The first thing to keep in mind is that, unlike nss_ldap or pam_ldap, the SSSD is not just a module that is loaded in the context of the application, but rather a deamon that the modules communicate with. Almost no logic is implemented in the modules, all the functionality happens in the deamon. A user-visible effect during debugging is that using strace is not too helpful as it would only show if the request made it to the SSSD. For debugging the rest, the SSSD debug logs should be used.

Earlier I said that SSSD is a deamon. That’s really not too precise, SSSD is actually a set of deamons that communicate with one another. There are three kinds of SSSD processes. One is the sssd process itself. Its purpose is to read the config file after startup and spawn the other processes according to the config file. Then there are responder or front end processes that listen to queries from the applications, like the query that would come from the getent command. If the responder process needs to contact the remote service for data, it talks to the last SSSD process type, which is the data provider or back end process. This architecture allows for a pluggable setup where there are different back end processes talking to different remote servers, while all these remote servers can be accessed from a range of applications or subsystems by the same lookup code in the responders.

Each process is represented by a section in the sssd.conf config file. The main sssd process is represented by the [sssd] section. The front end processes are defined on the services line in the [sssd] section and each can be configured in a section named after the service. And finally, the back end processes are those configured in the [domain] sections. Each process also logs into its own logfile.

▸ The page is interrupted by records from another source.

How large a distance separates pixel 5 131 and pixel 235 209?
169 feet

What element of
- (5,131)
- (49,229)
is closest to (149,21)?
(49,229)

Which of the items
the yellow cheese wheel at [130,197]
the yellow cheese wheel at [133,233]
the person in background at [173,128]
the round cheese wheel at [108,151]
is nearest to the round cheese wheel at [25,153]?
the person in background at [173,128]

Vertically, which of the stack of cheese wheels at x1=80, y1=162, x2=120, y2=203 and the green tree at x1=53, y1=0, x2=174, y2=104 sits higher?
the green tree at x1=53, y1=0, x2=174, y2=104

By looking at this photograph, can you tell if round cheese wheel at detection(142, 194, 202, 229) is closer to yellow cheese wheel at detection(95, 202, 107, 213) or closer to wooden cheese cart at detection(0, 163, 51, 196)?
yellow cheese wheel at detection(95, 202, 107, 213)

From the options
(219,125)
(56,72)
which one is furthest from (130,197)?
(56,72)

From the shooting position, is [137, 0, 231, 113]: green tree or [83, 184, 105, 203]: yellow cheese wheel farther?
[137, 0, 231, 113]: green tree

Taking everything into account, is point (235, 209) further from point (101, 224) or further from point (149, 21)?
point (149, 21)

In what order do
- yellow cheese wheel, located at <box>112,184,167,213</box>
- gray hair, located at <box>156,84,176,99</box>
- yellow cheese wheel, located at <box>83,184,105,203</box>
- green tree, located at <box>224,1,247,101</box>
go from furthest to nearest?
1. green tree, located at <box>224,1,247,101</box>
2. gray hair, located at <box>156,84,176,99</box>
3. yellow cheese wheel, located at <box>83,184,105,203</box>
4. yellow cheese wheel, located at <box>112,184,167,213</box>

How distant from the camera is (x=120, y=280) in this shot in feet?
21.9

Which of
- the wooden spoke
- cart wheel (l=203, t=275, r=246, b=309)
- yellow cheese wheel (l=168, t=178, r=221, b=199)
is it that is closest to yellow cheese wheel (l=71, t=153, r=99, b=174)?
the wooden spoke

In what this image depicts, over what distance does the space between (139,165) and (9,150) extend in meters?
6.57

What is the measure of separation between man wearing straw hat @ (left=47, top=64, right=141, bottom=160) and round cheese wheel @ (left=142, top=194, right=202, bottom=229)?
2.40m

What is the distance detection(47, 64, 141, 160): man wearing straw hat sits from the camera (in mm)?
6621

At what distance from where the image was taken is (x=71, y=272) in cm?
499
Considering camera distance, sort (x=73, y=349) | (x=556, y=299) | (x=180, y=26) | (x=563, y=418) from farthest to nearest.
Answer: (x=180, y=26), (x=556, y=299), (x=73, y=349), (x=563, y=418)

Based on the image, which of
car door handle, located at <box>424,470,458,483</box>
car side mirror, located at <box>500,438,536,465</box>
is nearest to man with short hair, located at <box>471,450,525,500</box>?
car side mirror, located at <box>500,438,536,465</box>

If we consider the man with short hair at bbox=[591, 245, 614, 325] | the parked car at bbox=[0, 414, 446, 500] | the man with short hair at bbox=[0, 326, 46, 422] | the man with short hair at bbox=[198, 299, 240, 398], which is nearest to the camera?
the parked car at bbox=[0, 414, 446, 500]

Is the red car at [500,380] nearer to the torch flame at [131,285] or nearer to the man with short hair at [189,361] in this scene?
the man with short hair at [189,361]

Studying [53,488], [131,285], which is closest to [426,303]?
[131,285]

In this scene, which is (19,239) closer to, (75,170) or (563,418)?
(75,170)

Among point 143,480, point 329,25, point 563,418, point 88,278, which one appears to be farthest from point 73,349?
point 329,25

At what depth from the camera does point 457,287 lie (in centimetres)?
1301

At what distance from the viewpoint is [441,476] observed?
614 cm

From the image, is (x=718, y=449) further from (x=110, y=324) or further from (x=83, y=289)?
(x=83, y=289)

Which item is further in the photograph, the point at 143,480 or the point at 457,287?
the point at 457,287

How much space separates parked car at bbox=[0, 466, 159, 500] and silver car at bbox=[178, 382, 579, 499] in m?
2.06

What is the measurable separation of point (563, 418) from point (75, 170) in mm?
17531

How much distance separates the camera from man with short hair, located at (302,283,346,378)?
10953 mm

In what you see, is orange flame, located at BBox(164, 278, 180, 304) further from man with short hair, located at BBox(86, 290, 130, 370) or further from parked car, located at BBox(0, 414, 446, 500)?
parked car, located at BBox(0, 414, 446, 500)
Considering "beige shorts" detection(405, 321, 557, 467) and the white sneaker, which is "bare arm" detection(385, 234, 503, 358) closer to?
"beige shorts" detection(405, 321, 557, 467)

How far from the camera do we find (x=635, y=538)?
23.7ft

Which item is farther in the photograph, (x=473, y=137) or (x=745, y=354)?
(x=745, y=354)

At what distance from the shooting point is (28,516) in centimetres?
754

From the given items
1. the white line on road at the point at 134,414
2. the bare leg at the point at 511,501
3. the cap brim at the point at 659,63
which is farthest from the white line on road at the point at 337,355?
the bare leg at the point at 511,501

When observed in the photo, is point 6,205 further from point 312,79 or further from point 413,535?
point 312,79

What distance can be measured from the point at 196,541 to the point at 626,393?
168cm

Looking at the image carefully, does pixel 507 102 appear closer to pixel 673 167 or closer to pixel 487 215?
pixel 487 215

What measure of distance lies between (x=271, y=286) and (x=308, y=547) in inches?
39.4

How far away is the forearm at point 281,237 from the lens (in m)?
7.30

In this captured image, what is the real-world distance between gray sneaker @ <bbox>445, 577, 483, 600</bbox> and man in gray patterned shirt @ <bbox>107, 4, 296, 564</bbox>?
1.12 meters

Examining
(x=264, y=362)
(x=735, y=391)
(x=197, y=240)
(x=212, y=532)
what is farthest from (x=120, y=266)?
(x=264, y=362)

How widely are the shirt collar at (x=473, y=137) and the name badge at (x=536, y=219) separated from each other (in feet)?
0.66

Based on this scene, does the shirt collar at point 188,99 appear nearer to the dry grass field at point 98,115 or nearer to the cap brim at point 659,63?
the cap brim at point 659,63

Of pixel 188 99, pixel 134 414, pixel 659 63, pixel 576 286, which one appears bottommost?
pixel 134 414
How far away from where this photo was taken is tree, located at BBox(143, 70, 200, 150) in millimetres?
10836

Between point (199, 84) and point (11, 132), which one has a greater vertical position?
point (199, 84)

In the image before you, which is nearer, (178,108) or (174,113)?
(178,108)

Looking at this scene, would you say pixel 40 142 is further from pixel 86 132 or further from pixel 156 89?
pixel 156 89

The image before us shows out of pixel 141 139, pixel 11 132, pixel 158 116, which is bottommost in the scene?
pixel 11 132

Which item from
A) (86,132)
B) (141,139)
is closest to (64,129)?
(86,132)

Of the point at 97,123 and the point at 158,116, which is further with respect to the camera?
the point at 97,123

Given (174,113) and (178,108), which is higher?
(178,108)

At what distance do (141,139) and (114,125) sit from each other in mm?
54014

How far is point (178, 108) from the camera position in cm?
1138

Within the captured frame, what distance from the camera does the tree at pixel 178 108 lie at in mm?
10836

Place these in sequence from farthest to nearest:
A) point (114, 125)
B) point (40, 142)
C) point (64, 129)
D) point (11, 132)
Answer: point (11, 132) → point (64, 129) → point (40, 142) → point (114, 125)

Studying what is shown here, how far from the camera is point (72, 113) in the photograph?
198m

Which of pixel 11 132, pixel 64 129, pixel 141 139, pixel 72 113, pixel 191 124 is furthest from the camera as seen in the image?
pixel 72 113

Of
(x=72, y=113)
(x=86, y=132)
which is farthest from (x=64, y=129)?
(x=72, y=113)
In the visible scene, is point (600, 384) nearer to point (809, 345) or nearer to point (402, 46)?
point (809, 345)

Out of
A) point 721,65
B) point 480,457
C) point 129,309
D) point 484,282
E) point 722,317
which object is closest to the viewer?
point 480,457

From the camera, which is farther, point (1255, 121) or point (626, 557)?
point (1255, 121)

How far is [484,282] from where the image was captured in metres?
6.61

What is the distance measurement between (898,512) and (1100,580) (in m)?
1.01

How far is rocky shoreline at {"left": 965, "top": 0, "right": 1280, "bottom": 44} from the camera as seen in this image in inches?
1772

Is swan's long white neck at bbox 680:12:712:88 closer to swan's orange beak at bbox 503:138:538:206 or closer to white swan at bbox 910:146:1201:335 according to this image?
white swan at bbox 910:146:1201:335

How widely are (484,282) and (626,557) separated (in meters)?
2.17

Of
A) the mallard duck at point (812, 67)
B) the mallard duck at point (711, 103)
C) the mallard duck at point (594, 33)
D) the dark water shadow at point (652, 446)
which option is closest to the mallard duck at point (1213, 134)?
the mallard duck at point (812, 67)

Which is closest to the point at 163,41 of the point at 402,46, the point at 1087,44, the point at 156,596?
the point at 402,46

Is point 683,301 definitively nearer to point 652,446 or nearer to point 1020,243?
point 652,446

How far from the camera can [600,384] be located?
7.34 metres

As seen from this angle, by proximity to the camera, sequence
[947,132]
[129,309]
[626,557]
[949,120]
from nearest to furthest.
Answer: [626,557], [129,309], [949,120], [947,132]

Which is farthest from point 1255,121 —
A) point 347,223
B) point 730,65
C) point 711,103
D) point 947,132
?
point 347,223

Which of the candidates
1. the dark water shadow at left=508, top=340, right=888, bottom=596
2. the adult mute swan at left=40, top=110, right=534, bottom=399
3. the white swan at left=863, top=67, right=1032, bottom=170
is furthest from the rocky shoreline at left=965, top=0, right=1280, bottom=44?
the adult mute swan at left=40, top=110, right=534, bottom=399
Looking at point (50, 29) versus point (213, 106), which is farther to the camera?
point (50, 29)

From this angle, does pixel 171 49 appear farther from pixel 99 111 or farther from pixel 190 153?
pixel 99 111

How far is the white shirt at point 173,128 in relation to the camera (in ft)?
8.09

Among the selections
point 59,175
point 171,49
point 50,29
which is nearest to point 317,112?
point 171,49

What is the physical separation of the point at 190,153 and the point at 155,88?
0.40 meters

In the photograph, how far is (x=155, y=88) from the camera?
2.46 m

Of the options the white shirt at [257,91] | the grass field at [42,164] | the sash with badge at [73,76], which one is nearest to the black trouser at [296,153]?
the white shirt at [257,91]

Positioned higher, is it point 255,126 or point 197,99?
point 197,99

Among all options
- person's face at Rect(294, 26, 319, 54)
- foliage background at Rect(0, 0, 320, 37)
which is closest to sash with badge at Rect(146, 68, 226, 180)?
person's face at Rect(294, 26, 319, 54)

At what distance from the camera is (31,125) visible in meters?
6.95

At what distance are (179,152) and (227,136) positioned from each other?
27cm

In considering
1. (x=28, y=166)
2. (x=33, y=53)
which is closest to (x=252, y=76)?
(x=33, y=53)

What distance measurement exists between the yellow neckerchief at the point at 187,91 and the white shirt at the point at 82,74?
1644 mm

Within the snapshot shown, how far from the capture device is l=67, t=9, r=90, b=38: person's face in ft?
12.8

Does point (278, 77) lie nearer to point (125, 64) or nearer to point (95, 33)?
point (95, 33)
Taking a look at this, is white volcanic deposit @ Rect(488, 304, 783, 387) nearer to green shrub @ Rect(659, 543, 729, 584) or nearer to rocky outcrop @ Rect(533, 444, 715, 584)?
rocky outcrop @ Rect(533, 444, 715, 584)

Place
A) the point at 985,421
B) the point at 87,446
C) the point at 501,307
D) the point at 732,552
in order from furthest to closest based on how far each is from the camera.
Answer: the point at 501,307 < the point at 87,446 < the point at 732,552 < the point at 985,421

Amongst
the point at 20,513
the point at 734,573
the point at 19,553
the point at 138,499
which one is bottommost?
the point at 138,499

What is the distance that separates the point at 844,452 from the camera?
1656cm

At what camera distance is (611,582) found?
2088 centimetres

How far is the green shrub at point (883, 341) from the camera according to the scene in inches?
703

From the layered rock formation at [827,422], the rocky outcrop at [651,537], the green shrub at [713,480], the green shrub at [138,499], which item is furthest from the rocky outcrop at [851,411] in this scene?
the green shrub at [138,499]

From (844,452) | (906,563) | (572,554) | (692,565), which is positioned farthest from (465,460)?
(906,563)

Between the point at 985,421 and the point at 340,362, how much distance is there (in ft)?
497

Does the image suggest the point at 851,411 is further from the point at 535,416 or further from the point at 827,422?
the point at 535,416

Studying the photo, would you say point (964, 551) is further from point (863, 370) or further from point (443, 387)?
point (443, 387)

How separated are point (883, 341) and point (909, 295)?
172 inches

Let’s continue with the getent passwd admin example. To illustrate the flow, there is a diagram that the text follows. The full arrows represent local IO operation (like opening a file), the empty arrows represent local IPC over UNIX sockets and the dotted arrow represents a network IO.

sssd-lookup

The user issued the getent command which calls libc’s getpwnam (diagram step 1), then the libc opens the nss_sss module as per nsswitch.conf and passes in the request. First, the nss_sss memory-mapped cache is consulted, that’s step 2 on the diagram. If the data is present in the cache, it is just returned without even contacting the SSSD, which is extremely fast. Otherwise, the request is passed to the SSSD’s responder process (step 3), in particular sssd_nss. The request first looks into the SSSD on-disk cache (step 4). If the data is present in the cache and valid, the nss responder reads the data from the cache and returns them to the application.

If the data is not present in the cache at all or if it’s expired, the sssd_nss request queries the appropriate back end process (step 5) and waits for reply. The back end process connects to the remote server, runs the search (step 6) and stores the resulting data into the cache (step 7). When the search request is finished, the provider process signals back to the responder process that the cache is updated (step 8). At that point, the front-end responder process checks the cache again. If there’s any data in the cache after the back end has updated it, the data is returned to the application – even in cases when the back end failed to update the cache for some reason, it’s better to return stale data than none. Of course, if no data is found in the cache after the back end has finished, an empty result is returned back. This final cache check is represented by step 9 in the diagram.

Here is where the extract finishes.